Lytton shrugged. “Key-man policies are standard business practice for companies like ours with a small number of vital personnel,” he said. “And it’s the company that holds the policies, not us.”
“But not so long ago you upped the payout from half-a-million to ten, I understand. Whose idea was that?”
“Steve’s. He said we should keep up with inflation although I don’t see what the hell business that is of yours,” Lytton snapped. “It’s all perfectly legal.”
“I’ve no doubt,” O’Neill said mildly. He paused and then added in an almost careless tone, “Now your wife is deceased you have no living relatives.”
“No, I—”
“And Mr Warwick?”
“What? He’s an only child—parents died in a car accident years ago.”
“What about his wife’s relatives?”
“Yana? I don’t know,” Lytton muttered. “I think she has family but we’ve never talked about it.”
“You might like to bear in mind sir, that your value to your business associate might have undergone a fundamental shift, shall we say.”
“You’re joking,” Lytton bit out, anger rising out of fear like smoke from fire. But his mind spun away in a hundred different directions. All of them left a cold trail of sickness through his belly. He thought of his smiling cocksure partner, sometimes infuriating but with the charm and the banter.
Not Steve, not . . .
He looked up, met O’Neill’s gaze. “You’re talking like Steve’s going to try and bump me off, for Christ’s sake.”

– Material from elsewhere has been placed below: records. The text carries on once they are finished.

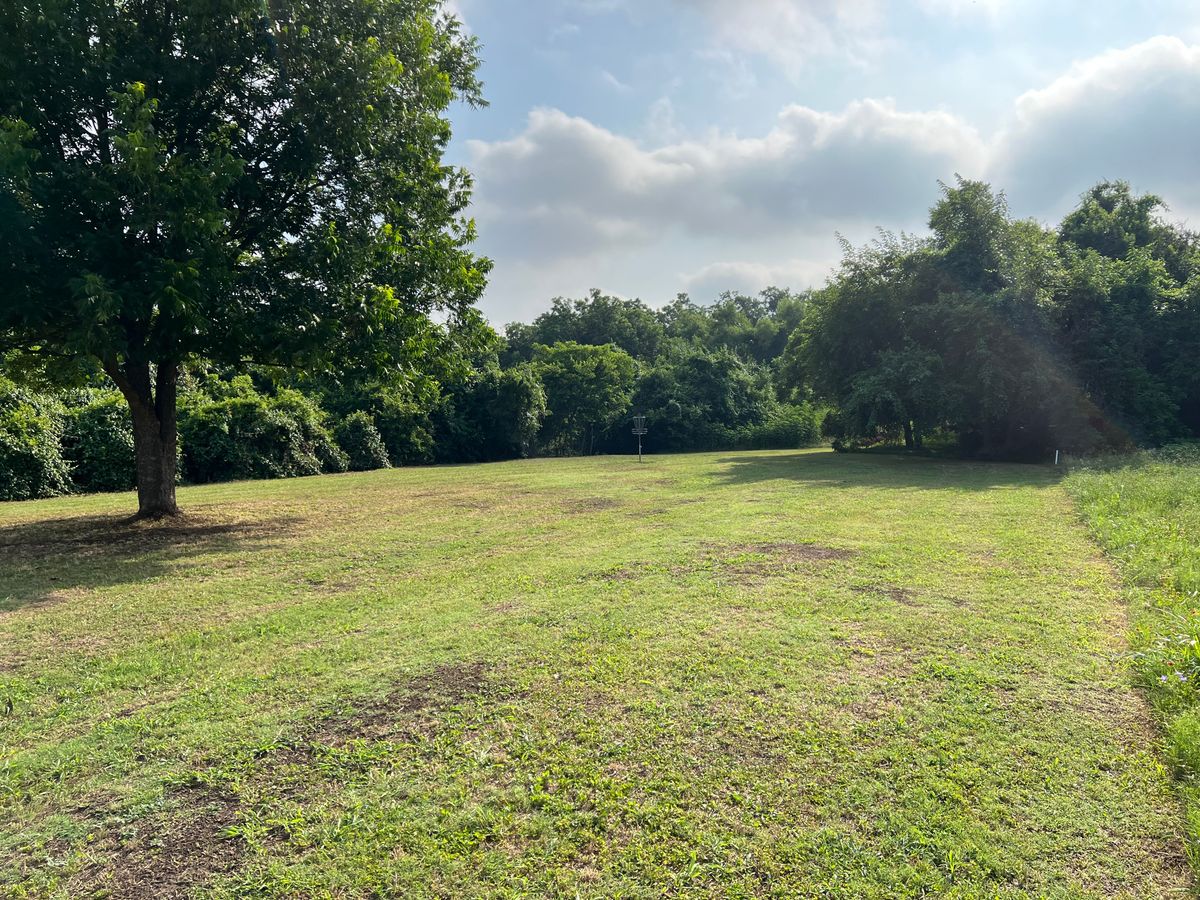 Hole 2 approach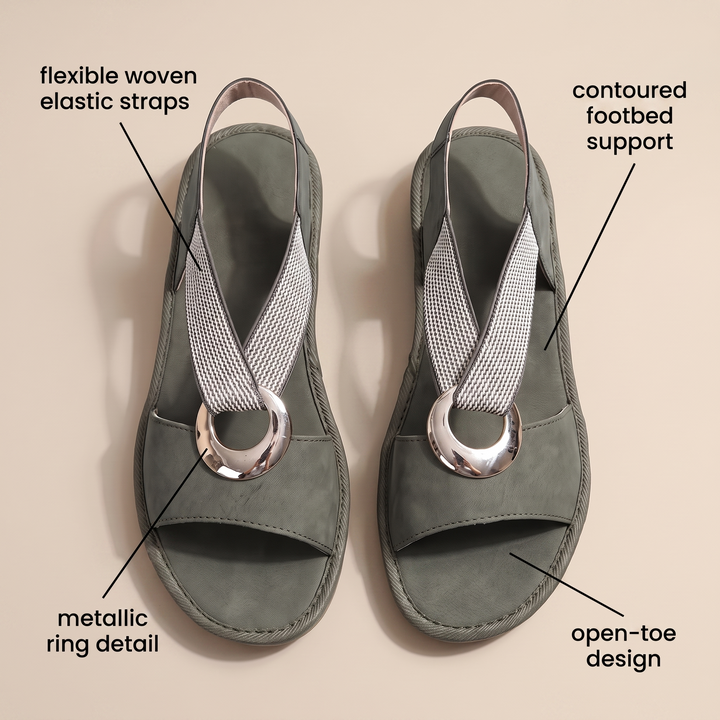 ROSMERE COASTAL SANDALS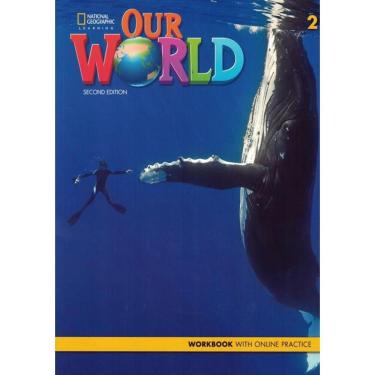 Imagem de Our World 2 Wb  Online Practice Code -  British - 2Nd Edition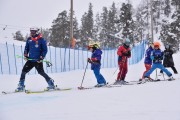 FIS Baltijas kauss 2023 6.posms, U10 sacensības, Foto: E.Lukšo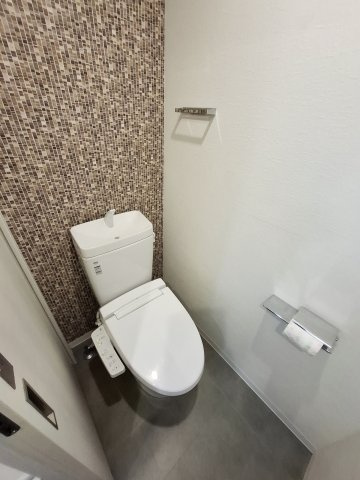 グランハウス西宮のトイレ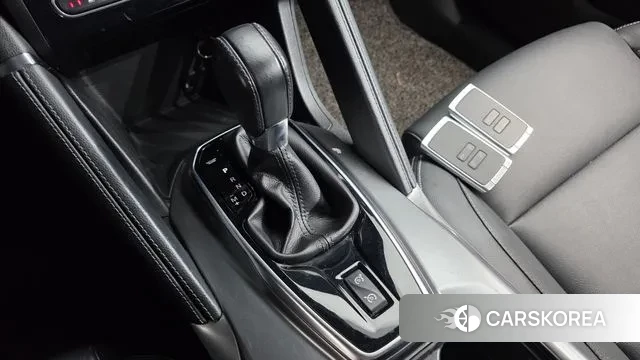 Renault Korea (Samsung) The New QM6 id 3612198 из Кореи 19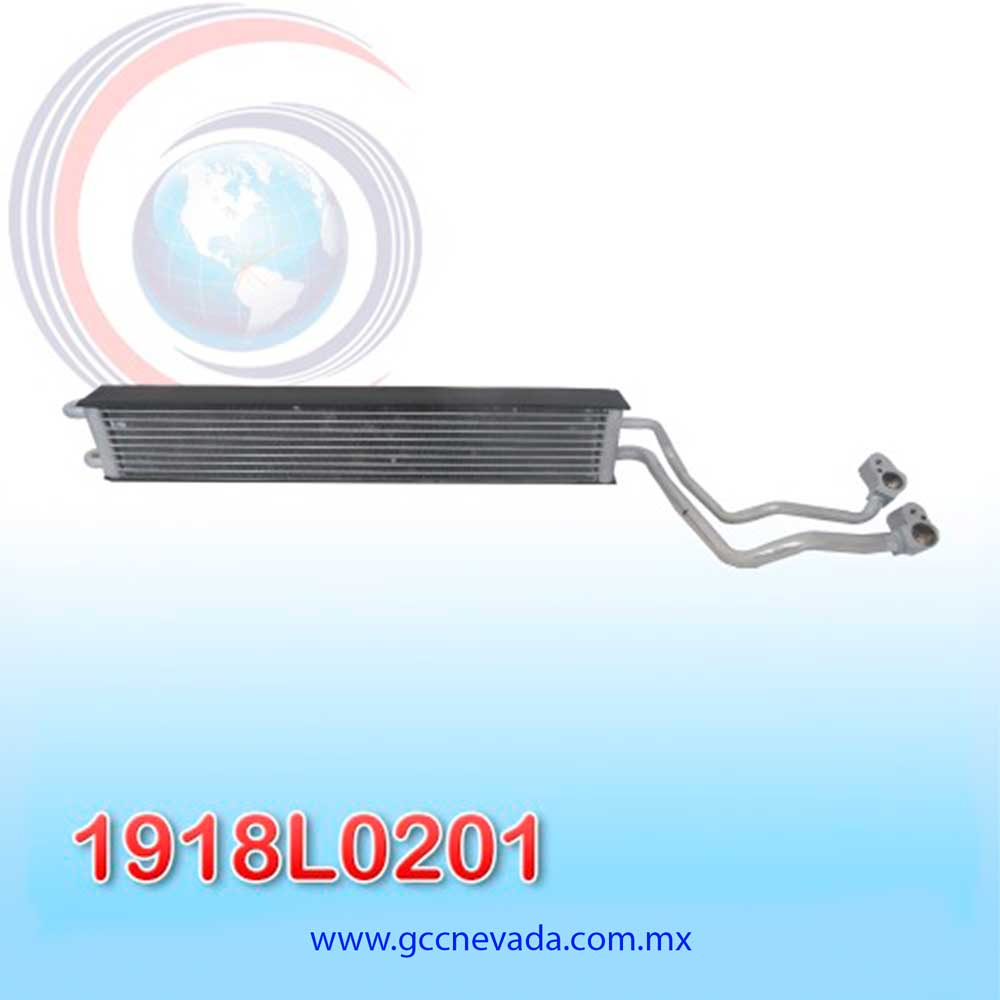 EVAPORADOR TOYOTA HIACE TRASERO AÑO 04/09 NEVADA ASIA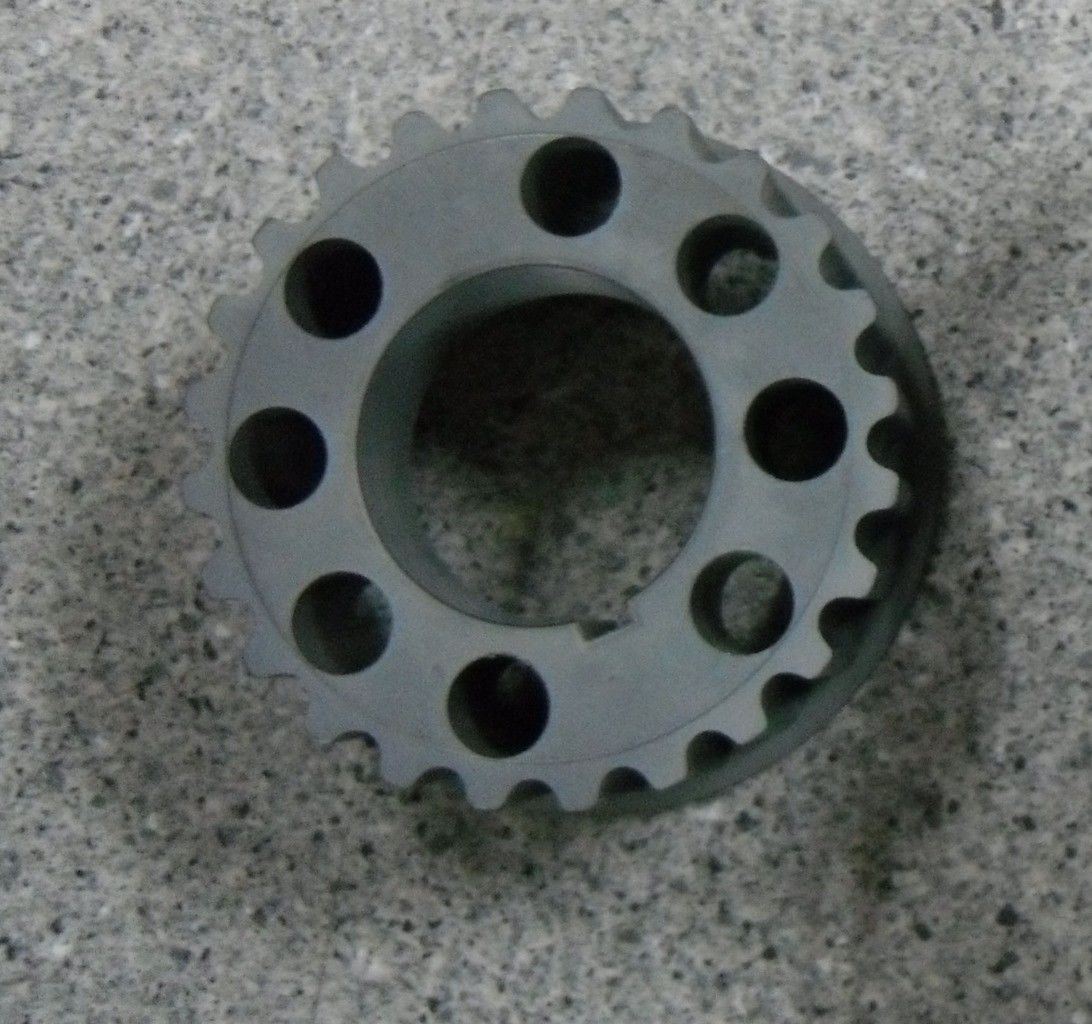 H 100 YM 1997-2004 GRANK DİŞLİSİ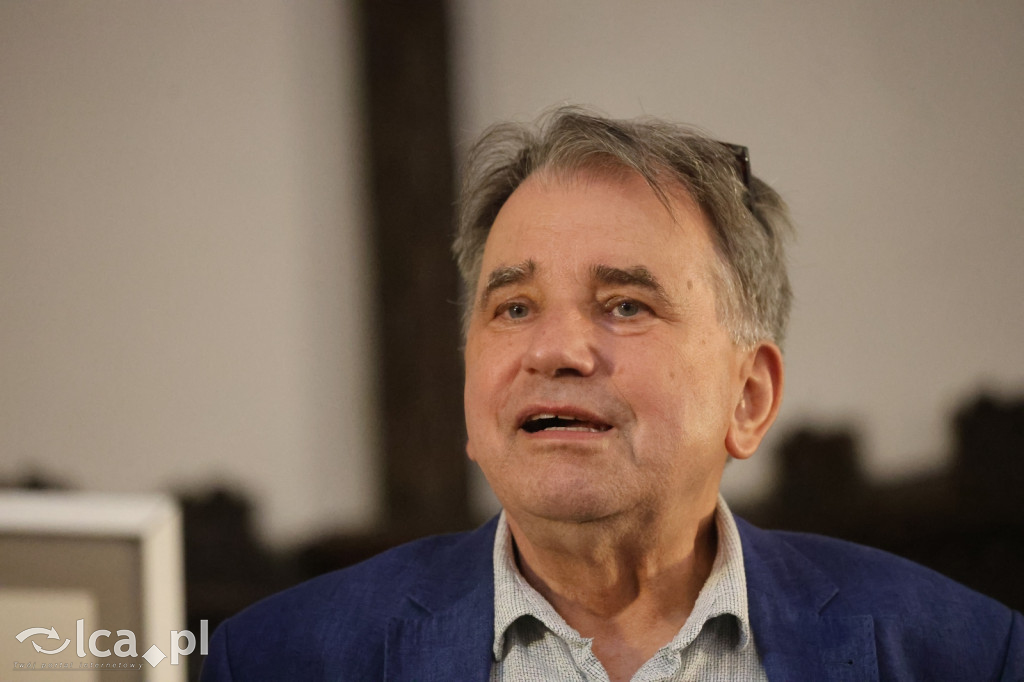 Tłumy na spotkaniu z Waldemarem Krzystkiem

“In our experience Mr Lytton, most people are killed by people they know—people they’re close to.”
“So you’re telling me what—that I should check the brakes on my car on a regular basis? Get someone in to taste my food?” And he thought suddenly of Kelly Jacks, so convinced she’d been drugged that she’d taken a bag of her own blood for test.
It was uttered with a smile, an attempt to lighten a mood that was oppressive but O’Neill gave him no reassurance in return. “Know anything about explosives do you?”
126
Kelly stuck her head round the restaurant door where Shula was placing cutlery on the tables with all the dexterity of a casino croupier dealing cards.
“Hey Shula, I’ve just been asked to take a tray of coffee and stuff along to a Mr Lytton,” she said with as much casual innocence as she could squeeze into the lie. “Any ideas who he is or where I find him?”
“Ooh, he’s one of the bigwigs. Didn’t you see the signs everywhere? He’s got an office on the next floor down, with the admin people, or he might be in his private box—one of the posh ones they use for conference meetings right at the top.”
“Ah,” Kelly said managing to look sheepish. “They didn’t say and I didn’t ask. Sorry.”
“Never mind. Here, I’ll give you a hand.”
Shula abandoned her table setting and hurried across to the serving area, quickly assembling a tray of cups, saucers, spoons, sugar, cream and a handful of foil-wrapped mints on a plate. She splashed coffee from the filter machine into an insulated cafetière and fastened the lid. Her movements were fast and sure. Almost as an afterthought Shula added a small vase containing a single carnation.
She caught Kelly’s raised eyebrow and grinned at her. “Well he’s a bit of a looker—and he tips all right.”
Kelly picked up the tray, got the balance of it. “Office or private box,” she murmured. She glanced at Shula. “If it was you, where would you try first?”